• [What the task asks]: Extract every item below, reproducing each line verbatim.

• [Given information]:
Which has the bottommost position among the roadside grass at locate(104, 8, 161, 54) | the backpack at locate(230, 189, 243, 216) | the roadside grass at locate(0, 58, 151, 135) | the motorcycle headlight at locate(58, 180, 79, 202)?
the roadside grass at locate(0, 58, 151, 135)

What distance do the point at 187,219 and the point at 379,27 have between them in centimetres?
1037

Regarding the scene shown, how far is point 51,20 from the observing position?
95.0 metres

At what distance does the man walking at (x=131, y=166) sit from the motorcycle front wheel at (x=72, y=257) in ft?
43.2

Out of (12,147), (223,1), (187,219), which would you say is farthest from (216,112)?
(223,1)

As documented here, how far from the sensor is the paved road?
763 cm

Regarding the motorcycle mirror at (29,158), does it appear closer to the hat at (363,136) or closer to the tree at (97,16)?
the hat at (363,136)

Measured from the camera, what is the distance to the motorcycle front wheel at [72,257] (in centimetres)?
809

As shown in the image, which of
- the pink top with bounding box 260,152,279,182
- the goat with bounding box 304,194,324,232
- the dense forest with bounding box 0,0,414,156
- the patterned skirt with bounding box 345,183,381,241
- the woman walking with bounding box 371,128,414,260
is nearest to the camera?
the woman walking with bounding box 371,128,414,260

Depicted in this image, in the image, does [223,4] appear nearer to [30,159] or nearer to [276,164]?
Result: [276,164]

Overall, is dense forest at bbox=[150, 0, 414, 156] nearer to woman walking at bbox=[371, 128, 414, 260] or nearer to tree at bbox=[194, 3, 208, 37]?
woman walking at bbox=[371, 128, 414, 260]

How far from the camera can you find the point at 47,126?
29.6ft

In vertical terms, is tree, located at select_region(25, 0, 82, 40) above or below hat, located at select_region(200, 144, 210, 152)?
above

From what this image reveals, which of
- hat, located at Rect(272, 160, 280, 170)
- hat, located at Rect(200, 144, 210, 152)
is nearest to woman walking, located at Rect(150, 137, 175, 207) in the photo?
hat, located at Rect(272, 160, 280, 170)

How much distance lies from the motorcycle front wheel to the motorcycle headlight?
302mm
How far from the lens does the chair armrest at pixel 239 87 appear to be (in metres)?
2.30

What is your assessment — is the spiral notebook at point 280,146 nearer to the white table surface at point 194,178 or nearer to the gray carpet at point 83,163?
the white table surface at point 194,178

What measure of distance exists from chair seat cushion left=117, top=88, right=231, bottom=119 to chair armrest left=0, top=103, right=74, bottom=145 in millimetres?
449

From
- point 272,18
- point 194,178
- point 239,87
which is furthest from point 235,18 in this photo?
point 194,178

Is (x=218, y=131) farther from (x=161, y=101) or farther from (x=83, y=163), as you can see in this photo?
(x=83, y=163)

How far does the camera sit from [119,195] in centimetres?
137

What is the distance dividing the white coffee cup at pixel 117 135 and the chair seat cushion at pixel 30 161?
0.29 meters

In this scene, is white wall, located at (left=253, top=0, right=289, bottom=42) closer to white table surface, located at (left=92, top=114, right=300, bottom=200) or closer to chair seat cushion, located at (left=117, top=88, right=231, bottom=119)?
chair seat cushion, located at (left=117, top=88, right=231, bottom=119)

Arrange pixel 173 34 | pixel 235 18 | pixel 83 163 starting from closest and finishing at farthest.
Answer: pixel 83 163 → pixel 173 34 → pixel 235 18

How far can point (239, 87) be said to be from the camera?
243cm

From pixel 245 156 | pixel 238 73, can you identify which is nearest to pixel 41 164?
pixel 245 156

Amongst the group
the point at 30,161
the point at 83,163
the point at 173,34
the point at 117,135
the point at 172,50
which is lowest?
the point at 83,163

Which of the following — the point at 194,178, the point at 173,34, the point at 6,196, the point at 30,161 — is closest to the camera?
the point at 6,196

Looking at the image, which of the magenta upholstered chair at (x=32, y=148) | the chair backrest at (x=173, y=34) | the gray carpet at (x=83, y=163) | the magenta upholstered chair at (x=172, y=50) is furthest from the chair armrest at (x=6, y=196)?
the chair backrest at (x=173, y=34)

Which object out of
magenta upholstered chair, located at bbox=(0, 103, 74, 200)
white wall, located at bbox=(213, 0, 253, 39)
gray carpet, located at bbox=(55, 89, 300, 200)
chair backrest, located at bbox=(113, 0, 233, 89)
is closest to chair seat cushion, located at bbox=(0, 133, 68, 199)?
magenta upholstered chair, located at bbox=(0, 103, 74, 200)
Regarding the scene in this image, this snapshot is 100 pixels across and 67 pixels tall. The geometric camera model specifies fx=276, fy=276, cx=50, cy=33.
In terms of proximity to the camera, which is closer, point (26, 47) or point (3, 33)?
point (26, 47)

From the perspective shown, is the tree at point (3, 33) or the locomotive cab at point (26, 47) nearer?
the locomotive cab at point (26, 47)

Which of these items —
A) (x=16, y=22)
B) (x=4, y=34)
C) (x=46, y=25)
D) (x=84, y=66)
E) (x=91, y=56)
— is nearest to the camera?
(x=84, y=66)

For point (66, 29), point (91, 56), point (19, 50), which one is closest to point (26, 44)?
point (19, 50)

• [Solution to this problem]:
Which has the bottommost position among the roadside grass at locate(104, 8, 161, 54) | the backpack at locate(230, 189, 243, 216) | the roadside grass at locate(0, 58, 151, 135) | the motorcycle headlight at locate(58, 180, 79, 202)?
the roadside grass at locate(0, 58, 151, 135)

What distance do the point at 187,219 and the point at 379,27 have between them in centimetres?
1037

Regarding the scene shown, how far is point 51,20 from the observing position?
95.0 metres

At what distance does the man walking at (x=131, y=166) sit from the motorcycle front wheel at (x=72, y=257) in ft?
43.2

Out of (12,147), (223,1), (187,219), which would you say is farthest from (216,112)?
(223,1)

As documented here, how far from the sensor is the paved road?
763 cm

Regarding the motorcycle mirror at (29,158), does it appear closer to the hat at (363,136) or closer to the tree at (97,16)?
the hat at (363,136)

Measured from the camera, what is the distance to the motorcycle front wheel at [72,257] (in centimetres)?
809

As shown in the image, which of
- the pink top with bounding box 260,152,279,182
- the goat with bounding box 304,194,324,232
- the dense forest with bounding box 0,0,414,156
- the patterned skirt with bounding box 345,183,381,241
- the woman walking with bounding box 371,128,414,260
is nearest to the camera?
the woman walking with bounding box 371,128,414,260

Depicted in this image, in the image, does [223,4] appear nearer to [30,159] or nearer to [276,164]?
Result: [276,164]

Overall, is dense forest at bbox=[150, 0, 414, 156] nearer to woman walking at bbox=[371, 128, 414, 260] or nearer to tree at bbox=[194, 3, 208, 37]?
woman walking at bbox=[371, 128, 414, 260]

How far from the camera can you find the point at 47,126?
29.6ft

In vertical terms, is tree, located at select_region(25, 0, 82, 40) above or below hat, located at select_region(200, 144, 210, 152)?
above

From what this image reveals, which of
- hat, located at Rect(272, 160, 280, 170)
- hat, located at Rect(200, 144, 210, 152)
is nearest to woman walking, located at Rect(150, 137, 175, 207) in the photo?
hat, located at Rect(272, 160, 280, 170)

How much distance lies from the motorcycle front wheel to the motorcycle headlight?
302mm
How far from the lens does the chair armrest at pixel 239 87 appear to be (in metres)?
2.30

What is your assessment — is the spiral notebook at point 280,146 nearer to the white table surface at point 194,178 or nearer to the gray carpet at point 83,163?
the white table surface at point 194,178

What measure of distance exists from chair seat cushion left=117, top=88, right=231, bottom=119 to chair armrest left=0, top=103, right=74, bottom=145 in millimetres?
449

From
- point 272,18
- point 194,178
- point 239,87
which is furthest from point 235,18 in this photo?
point 194,178

Is (x=218, y=131) farther from (x=161, y=101) or farther from (x=83, y=163), as you can see in this photo?
(x=83, y=163)

How far does the camera sit from [119,195] in centimetres?
137

What is the distance dividing the white coffee cup at pixel 117 135 and the chair seat cushion at pixel 30 161?
0.29 meters

In this scene, is white wall, located at (left=253, top=0, right=289, bottom=42) closer to white table surface, located at (left=92, top=114, right=300, bottom=200) or closer to chair seat cushion, located at (left=117, top=88, right=231, bottom=119)?
chair seat cushion, located at (left=117, top=88, right=231, bottom=119)

Arrange pixel 173 34 | pixel 235 18 | pixel 83 163 starting from closest and finishing at farthest.
Answer: pixel 83 163 → pixel 173 34 → pixel 235 18

How far can point (239, 87) be said to be from the camera?
243cm

From pixel 245 156 | pixel 238 73, can you identify which is nearest to pixel 41 164?
pixel 245 156

Amongst the group
the point at 30,161
the point at 83,163
the point at 173,34
the point at 117,135
the point at 172,50
which is lowest?
the point at 83,163

Which of the following — the point at 194,178, the point at 173,34, the point at 6,196, the point at 30,161 — is closest to the camera?
the point at 6,196

Looking at the image, which of the magenta upholstered chair at (x=32, y=148) | the chair backrest at (x=173, y=34) | the gray carpet at (x=83, y=163) | the magenta upholstered chair at (x=172, y=50) is furthest from the chair armrest at (x=6, y=196)?
the chair backrest at (x=173, y=34)

Which object out of
magenta upholstered chair, located at bbox=(0, 103, 74, 200)
white wall, located at bbox=(213, 0, 253, 39)
gray carpet, located at bbox=(55, 89, 300, 200)
chair backrest, located at bbox=(113, 0, 233, 89)
is closest to chair seat cushion, located at bbox=(0, 133, 68, 199)?
magenta upholstered chair, located at bbox=(0, 103, 74, 200)
Regarding the scene in this image, this snapshot is 100 pixels across and 67 pixels tall. The geometric camera model specifies fx=276, fy=276, cx=50, cy=33.
In terms of proximity to the camera, which is closer, point (26, 47) or point (3, 33)?
point (26, 47)

From the perspective shown, is the tree at point (3, 33) or the locomotive cab at point (26, 47) nearer?
the locomotive cab at point (26, 47)

Which of these items —
A) (x=16, y=22)
B) (x=4, y=34)
C) (x=46, y=25)
D) (x=84, y=66)
E) (x=91, y=56)
— is nearest to the camera?
(x=84, y=66)

For point (66, 29), point (91, 56), point (19, 50), which one is closest to point (26, 44)?
point (19, 50)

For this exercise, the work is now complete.